Disappearing lake confuses geologists
A quake or melting ice could have drained a Chilean lake away
A glacial lake in the Andes has disappeared mysteriously, prompting local geologists to head to Bernardo O'Higgins National Park in Patagonia, Chile, to find out what happened.
Read the story here

Comments
The answer is very simple, its happend about 100 times during a summer in Greenland every year, a glacial lake disappers.
The lake was in the front of a glacier, and there is permafrost in the underground, the floor of the lake simply melted the permafrost and I have from other sources that the area had a lot of caves in the underground, so now you have a empty lake and a cave full of freshwater. The sediment in the lakebotton are ground pulp from the rocks rubbet of by the glaciers movement to the edge.
When the ground pulp is drying up it looks like cement and can be transported by the wind into the ice again as a duststorm and black ice melting faster than white ice.
Posted by: S.E. Hendriksen | June 22, 2007 07:31 PM
how magical it is!
Posted by: demi | June 23, 2007 01:14 AM
Perhaps some permafrost melted beneath the lake, opening a preexisting channel. Global warming??
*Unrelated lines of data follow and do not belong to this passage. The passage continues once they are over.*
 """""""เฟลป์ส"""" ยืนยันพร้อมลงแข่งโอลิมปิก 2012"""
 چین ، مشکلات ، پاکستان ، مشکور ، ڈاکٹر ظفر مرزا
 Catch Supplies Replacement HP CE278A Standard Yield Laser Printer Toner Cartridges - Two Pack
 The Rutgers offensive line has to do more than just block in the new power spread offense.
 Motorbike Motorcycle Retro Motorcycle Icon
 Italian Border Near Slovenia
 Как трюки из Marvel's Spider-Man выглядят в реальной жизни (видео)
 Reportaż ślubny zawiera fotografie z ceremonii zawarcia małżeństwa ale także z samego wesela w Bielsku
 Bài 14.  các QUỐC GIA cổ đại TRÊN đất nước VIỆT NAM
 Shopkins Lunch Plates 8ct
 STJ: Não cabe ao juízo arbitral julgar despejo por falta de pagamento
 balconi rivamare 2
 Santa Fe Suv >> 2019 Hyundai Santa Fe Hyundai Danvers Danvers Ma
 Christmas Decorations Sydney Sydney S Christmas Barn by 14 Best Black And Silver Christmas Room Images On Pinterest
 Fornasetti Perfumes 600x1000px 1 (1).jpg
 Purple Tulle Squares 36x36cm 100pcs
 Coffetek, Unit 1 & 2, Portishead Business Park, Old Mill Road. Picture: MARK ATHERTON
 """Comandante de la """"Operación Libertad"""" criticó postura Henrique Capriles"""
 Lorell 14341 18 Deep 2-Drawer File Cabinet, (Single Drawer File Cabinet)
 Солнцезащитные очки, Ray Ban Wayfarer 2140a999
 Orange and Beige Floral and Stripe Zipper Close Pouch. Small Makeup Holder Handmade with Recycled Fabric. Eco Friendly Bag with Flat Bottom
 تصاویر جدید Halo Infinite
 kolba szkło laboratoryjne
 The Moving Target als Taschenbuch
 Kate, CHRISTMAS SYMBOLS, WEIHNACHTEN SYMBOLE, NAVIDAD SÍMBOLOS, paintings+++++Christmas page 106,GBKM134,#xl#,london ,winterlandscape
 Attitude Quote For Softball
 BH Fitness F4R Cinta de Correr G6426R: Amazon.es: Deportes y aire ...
Posted by: jackO | June 24, 2007 02:23 AM
I suspect earthquake did the trick. Earthquake break open the ice floor, which had an underground opening, possibly a cave.
I suspect the cave had a vacuum which sucked the water at much faster rate than expected.
Posted by: Vishal Jhanji | June 25, 2007 04:40 PM
it is the end times the world is coming to an end so those who are not ready should be prepared for jesus's second coming.